India Colts' wicketkeeper-batsman Sreevats Goswami though played only three matches for Bangalore Royal Challengers showed he has in him to perform on big stages. He crafted a fine half-century in his debut match against Daredevils and did an exceptional job doning the big gloves in the losing cause. He along with his fellow U-19 players Ravinder Jadeja, Virat Kohli and Pradeep Sangwan can become future stars of Indian cricket.
The fringe players made a statement of intent with some consistent show. These players made selectors sit back and take note of their talent. The prolific run-scorer in domestic circuit Badri (Chennai), seamer Yomahesh (Delhi), right-hand middle-order batsman
Venugopal (Hyderabad), left-handed batsman Dhawan (Delhi), the young wicketkeeper-batsman Wriddhiman Saha, bowling all-rounder Vinaykumar (Bangalore), attacking left-handed batsman Abhishek Nayar (Mumbai) among others only goes to say that Indian have a strong bench strength.

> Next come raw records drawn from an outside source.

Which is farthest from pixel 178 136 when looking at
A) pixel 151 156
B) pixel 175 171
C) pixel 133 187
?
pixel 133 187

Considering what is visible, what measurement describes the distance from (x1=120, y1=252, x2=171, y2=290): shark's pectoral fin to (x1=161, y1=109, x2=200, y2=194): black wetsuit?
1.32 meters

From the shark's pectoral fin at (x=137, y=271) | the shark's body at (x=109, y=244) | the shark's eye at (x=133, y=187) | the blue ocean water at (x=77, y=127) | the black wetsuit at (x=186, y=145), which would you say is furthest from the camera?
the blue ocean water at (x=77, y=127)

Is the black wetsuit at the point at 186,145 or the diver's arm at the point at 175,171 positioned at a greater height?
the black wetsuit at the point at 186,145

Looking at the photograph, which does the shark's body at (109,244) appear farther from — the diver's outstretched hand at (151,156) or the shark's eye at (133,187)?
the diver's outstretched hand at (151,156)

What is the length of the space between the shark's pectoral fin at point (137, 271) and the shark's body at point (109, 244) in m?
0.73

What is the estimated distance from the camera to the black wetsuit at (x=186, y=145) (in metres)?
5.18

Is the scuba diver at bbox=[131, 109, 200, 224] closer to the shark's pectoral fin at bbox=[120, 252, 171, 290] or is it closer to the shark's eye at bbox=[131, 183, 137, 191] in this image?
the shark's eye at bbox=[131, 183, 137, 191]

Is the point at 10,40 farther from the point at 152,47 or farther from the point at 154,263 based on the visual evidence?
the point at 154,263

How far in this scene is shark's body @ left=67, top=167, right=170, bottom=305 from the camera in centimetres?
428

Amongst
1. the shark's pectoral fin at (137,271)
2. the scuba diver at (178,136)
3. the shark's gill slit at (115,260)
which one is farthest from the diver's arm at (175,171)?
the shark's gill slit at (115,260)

India regulars Irfan Pathan, Rohit Sharma, Sreesanth, Sehwag, Gambhir et al did no harm to their reputation.
Even the overseas players used this platform to further their cause with national sides. The Australia-discard Shane Watson came up with the top class effort with both bat and ball. He amassed a staggering 472 runs, plucked 17 wickets and earned four
Man-of-the-Match awards in 15 games. It is to early to bracket the 26-year-old Queenslander in the golden league of all-rounders studded with Kapil, Botham, Imran and Sir Richard Hadlee but he surely has the makings of what these legends had.
Shaun Marsh, son of the former Aussie Test opener Geoff Marsh, staked a claim for a spot in Australia Test and ODI teams. The chip off the old block is compact, has wide range of shots in his armoury, possesses sound temperament and above all has an insatiable appitite for runs. Marsh, joined Mohali for a paltry $ 33,000 as a cover for his compatriot Katich, scored over 600 runs in 13 games to win the 'Orange Cap' (given for top run-getter in the event). Shaun Geoff Marsh is the future face of Australia.
The seasoned Graeme Smith, Sanath Jayasuriya, Pollock, Sangakkara, Mahela, Gilly lived up to their reputation.
However India's fab four Tendulkar, Ganguly, Dravid, Laxman failed to inspire their sides. The ageing golden quartet of India should give a thought over their ODI careers. These batting maestros are still good enough for the longer version of the sport.